** Article **
* begin *
Certain acts are considered unlucky; for instance, to kill
a "Mother Carey's chicken" or petrel. This superstition is also
going out since many of the vessels during the past years have
been obliged to kill these birds for bait. It is regarded unlucky
by a great many fishermen to drive a nail on Sunday. To combat
this idea certain skippers have been known to amuse themselves
on that day when at sea by driving nails. It is unlucky to leave
a hatch bottom side up upon the deck; such an act is supposed
to be the possible cause of some future disaster to the vessel.
Accidents, too, are unlucky and are sometimes regarded as
sufficient reasons for disaster. To let a hatch fall down into
the hold is considered especially unfortunate, while to break
a looking-glass is disastrous not only to the vessel but to
the person, family, and friends of the man who is the cause
of the breakage. * [*The superstition regarding the ill effects
which may result from breaking a looking-glass is very wide-spread
on shore as well as among seamen. In various parts of the United
States- in the cities as well as in rural districts- the remark
is often heard that the breaking of a glass indicates "seven
years hard luck". It will be seen that this belief is not confined
to fishermen, but, like many other superstitions with which
they are credited, is doubtless borrowed from people on shore.
Fishermen are not as a rule given to forebodings of ill. They
always go to sea with brave hearts, the idea that they may never
return to port seldom being allowed consideration, not matter
how many of their comrades have been lost within a few days.
Beliefs Regarding Natural Phenomena.-- Among fishermen
we find the ordinary beliefs regarding the influence of changes
of the moon upon the weather. The fisherman, like any other
sailor, will often whistle for a wind or will stick his knife
into the aft side of the mast to insure a fair wind. The fishermen
observe carefully the direction of shooting stars, thinking
that the wind will come from the direction toward which the
stars shoot. There is a common belief in Maine that the flood-tide
brings in a wind, that the wind is likely to die out with its
ebb, also that it is more likely to rain on the ebb than on
the flood; and this belief is more or less common all along
the New England coast. In Maine the fishermen believe that children
are always born when the tide is at the full and die when it
is ebbing, and that only at this latter stage of the tide do
When the sun "sets up its backstays," or "draws water" in
the morning, it is a sign of foul weather; at night, of fair
weather; "sun-dogs," or parhelia, indicate foul weather.
When the wind backs, or veers from right to left or against
the sun, it is believed that it will not continue steady. This
belief is so common among seamen that an old distich tells us
When the wind backens against the sun
Trust it not, for back it'll run.
If the wind moderates with the setting of the sun, it will
rise again when the sun rises. The peculiar appearance in the
water which the fishermen describe as "a crack in the water,"
seen in the calm weather, is the sign of an easterly wind.
* end *
** Work to complete **
Answer these about the passage on fishermen's superstitions:
(a) How have certain skippers at sea made a point of amusing themselves on Sunday?
(b) What does the common belief in Maine say the flood-tide brings in?
(c) What do "sun-dogs" indicate?
The data that comes after has nothing to do with what is asked here.

** Information shown **
* begin *
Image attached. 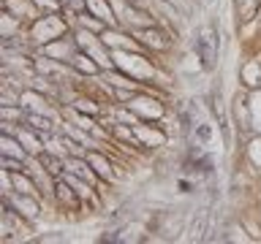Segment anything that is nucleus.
Listing matches in <instances>:
<instances>
[{
  "instance_id": "obj_1",
  "label": "nucleus",
  "mask_w": 261,
  "mask_h": 244,
  "mask_svg": "<svg viewBox=\"0 0 261 244\" xmlns=\"http://www.w3.org/2000/svg\"><path fill=\"white\" fill-rule=\"evenodd\" d=\"M196 52H199V57H201L204 68H212L215 55H218V33L215 30H201V33H199Z\"/></svg>"
}]
</instances>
* end *
** Expected answer **
(a) By driving nails.
(b) A wind.
(c) Foul weather.